◆ Your objective: What follows is a block of records; reproduce all of it verbatim.

Items listed in a dataset:
- Opening Delimiter -

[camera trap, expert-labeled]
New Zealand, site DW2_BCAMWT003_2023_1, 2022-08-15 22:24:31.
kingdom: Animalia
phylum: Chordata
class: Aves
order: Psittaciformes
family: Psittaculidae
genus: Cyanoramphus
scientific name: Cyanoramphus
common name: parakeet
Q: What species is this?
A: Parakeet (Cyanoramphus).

- Closing Delimiter -

◆ Solution below:
[camera trap, expert-labeled]
New Zealand, site DW2_BCAMWT003_2023_1, 2022-08-15 22:24:31.
kingdom: Animalia
phylum: Chordata
class: Aves
order: Psittaciformes
family: Psittaculidae
genus: Cyanoramphus
scientific name: Cyanoramphus
common name: parakeet
Q: What species is this?
A: Parakeet (Cyanoramphus).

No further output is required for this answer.